**Problem to work on:** Start with the line containing "Noting what this" and write out each line through the end of the listing, exactly as given.

**Dataset items:**

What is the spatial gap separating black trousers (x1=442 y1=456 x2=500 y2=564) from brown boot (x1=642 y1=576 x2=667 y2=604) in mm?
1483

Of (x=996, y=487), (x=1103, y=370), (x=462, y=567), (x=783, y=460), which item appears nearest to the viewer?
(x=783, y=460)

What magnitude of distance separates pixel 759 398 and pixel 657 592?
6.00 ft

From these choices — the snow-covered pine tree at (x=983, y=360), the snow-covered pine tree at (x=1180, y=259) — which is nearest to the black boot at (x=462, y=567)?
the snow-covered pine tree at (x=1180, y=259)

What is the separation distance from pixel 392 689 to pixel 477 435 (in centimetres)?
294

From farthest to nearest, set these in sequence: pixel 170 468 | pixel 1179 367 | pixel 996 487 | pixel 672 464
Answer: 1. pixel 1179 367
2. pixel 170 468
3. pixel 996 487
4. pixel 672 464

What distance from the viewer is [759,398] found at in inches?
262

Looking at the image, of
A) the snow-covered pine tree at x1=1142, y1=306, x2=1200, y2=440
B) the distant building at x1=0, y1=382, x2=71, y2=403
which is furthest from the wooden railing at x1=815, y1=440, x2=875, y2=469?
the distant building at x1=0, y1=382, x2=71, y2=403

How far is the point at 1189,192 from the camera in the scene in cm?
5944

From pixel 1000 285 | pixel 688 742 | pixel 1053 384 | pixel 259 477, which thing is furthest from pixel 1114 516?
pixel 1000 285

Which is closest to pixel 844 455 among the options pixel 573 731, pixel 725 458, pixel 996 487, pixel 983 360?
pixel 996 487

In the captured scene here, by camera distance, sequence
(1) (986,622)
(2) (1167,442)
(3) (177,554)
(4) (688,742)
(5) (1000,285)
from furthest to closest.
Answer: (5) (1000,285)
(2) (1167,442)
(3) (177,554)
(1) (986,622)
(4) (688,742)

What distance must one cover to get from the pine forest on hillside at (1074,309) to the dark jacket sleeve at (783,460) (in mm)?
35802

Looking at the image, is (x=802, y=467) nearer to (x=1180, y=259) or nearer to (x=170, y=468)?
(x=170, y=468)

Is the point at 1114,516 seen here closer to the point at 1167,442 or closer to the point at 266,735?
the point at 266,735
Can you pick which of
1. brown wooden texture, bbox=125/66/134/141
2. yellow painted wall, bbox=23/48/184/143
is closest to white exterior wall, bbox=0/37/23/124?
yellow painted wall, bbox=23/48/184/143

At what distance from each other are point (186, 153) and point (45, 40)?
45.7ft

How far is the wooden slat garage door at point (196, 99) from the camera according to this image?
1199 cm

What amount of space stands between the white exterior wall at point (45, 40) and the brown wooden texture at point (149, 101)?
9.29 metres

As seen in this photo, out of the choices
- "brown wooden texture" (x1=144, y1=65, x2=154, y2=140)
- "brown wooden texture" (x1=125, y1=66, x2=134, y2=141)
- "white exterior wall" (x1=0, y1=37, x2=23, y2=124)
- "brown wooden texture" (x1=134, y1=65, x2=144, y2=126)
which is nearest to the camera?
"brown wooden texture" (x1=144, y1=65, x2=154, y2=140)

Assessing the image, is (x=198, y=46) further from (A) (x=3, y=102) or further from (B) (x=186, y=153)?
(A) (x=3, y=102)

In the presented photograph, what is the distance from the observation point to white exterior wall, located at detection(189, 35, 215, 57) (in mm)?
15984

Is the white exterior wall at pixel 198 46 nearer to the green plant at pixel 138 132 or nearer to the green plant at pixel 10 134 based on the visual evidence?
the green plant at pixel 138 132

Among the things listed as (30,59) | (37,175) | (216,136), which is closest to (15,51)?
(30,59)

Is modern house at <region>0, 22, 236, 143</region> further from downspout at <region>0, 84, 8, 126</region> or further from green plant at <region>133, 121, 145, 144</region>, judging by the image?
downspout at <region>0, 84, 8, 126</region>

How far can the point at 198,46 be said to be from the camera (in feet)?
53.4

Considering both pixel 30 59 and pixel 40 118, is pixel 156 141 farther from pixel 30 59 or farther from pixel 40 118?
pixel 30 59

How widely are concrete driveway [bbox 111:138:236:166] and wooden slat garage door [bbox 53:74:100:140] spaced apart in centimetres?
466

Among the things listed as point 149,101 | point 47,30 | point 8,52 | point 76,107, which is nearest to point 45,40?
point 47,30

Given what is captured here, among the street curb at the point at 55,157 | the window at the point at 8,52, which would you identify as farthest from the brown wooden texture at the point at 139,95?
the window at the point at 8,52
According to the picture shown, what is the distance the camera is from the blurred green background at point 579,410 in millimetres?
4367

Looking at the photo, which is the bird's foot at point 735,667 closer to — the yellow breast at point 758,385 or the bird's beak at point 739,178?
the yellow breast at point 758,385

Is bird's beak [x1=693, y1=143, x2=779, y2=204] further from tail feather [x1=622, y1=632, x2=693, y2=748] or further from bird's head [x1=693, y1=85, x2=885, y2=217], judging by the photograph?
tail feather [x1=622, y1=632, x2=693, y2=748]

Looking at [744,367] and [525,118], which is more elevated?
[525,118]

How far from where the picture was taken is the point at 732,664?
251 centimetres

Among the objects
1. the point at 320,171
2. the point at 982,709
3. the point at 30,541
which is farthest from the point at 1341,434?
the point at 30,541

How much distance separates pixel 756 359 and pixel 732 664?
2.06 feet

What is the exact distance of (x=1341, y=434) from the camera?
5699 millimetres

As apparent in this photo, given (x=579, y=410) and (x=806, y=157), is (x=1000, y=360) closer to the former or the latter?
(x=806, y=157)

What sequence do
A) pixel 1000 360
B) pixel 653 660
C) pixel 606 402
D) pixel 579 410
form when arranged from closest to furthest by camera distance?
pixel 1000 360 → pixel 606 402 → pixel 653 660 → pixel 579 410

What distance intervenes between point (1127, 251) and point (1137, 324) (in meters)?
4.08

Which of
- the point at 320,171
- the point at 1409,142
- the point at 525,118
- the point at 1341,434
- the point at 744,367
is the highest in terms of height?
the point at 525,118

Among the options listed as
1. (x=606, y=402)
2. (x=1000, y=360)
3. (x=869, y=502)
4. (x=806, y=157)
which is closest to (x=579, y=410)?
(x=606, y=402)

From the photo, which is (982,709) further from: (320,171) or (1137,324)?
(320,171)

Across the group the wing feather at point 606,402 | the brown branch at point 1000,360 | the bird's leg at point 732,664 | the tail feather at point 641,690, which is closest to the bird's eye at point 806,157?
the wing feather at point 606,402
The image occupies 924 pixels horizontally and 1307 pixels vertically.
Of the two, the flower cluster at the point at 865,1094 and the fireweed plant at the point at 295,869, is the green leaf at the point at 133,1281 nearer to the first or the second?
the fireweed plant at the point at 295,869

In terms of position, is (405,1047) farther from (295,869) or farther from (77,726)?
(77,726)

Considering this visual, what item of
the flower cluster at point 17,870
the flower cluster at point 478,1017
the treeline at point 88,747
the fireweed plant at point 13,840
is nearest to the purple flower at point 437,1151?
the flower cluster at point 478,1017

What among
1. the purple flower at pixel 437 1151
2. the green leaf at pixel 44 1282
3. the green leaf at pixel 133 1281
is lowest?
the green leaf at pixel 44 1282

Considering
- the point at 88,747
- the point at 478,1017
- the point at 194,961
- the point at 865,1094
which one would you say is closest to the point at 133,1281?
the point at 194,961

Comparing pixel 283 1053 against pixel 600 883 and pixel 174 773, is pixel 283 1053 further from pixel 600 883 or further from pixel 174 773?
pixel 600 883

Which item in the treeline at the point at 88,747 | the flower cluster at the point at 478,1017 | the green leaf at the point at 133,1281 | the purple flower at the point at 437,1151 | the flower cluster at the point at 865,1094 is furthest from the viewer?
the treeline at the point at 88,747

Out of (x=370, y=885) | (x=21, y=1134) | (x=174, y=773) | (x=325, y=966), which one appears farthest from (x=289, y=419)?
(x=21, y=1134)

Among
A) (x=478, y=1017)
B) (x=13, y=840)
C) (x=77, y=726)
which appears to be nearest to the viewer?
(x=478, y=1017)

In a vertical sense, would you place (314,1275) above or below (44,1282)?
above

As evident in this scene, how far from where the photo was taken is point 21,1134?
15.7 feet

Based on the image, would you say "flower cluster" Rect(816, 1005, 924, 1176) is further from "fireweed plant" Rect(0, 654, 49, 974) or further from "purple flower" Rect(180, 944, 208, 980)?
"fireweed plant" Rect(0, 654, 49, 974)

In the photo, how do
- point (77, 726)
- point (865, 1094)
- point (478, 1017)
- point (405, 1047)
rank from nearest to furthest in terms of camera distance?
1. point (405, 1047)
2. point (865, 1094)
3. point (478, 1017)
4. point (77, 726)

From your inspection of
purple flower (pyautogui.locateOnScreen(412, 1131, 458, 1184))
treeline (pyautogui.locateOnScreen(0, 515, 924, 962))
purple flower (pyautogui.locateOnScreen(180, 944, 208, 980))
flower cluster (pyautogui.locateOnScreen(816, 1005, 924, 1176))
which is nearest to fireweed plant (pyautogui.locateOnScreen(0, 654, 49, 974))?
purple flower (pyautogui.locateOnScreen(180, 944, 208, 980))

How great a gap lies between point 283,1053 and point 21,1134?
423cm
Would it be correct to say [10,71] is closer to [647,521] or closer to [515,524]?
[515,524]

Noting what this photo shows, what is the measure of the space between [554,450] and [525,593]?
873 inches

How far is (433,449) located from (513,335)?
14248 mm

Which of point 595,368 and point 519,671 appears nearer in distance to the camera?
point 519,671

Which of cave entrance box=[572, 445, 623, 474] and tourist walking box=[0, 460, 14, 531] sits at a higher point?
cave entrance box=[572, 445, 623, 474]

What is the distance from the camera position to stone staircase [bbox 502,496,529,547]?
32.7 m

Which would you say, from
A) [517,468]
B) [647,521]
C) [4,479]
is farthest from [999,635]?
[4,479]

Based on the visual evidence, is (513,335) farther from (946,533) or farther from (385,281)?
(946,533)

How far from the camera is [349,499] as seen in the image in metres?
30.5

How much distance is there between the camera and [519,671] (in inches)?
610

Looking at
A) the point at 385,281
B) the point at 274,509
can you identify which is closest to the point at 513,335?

**Task result:**
Noting what this photo shows, what is the measure of the space between [554,450] and [525,593]?
873 inches

How far is (433,449) located from (513,335)?
14248 mm

Which of point 595,368 and point 519,671 appears nearer in distance to the camera?
point 519,671

Which of cave entrance box=[572, 445, 623, 474] and tourist walking box=[0, 460, 14, 531] sits at a higher point?
cave entrance box=[572, 445, 623, 474]

What is the distance from the camera position to stone staircase [bbox 502,496,529,547]?
32.7 m

Which would you say, from
A) [517,468]
B) [647,521]
C) [4,479]
is farthest from [999,635]?
[4,479]

Based on the visual evidence, is (513,335) farther from (946,533) or farther from (385,281)?
(946,533)

How far from the camera is [349,499] as seen in the image in metres?
30.5

How much distance is there between the camera and [519,671] (in inches)?
610

Looking at
A) the point at 385,281
B) the point at 274,509
can you identify which is closest to the point at 513,335?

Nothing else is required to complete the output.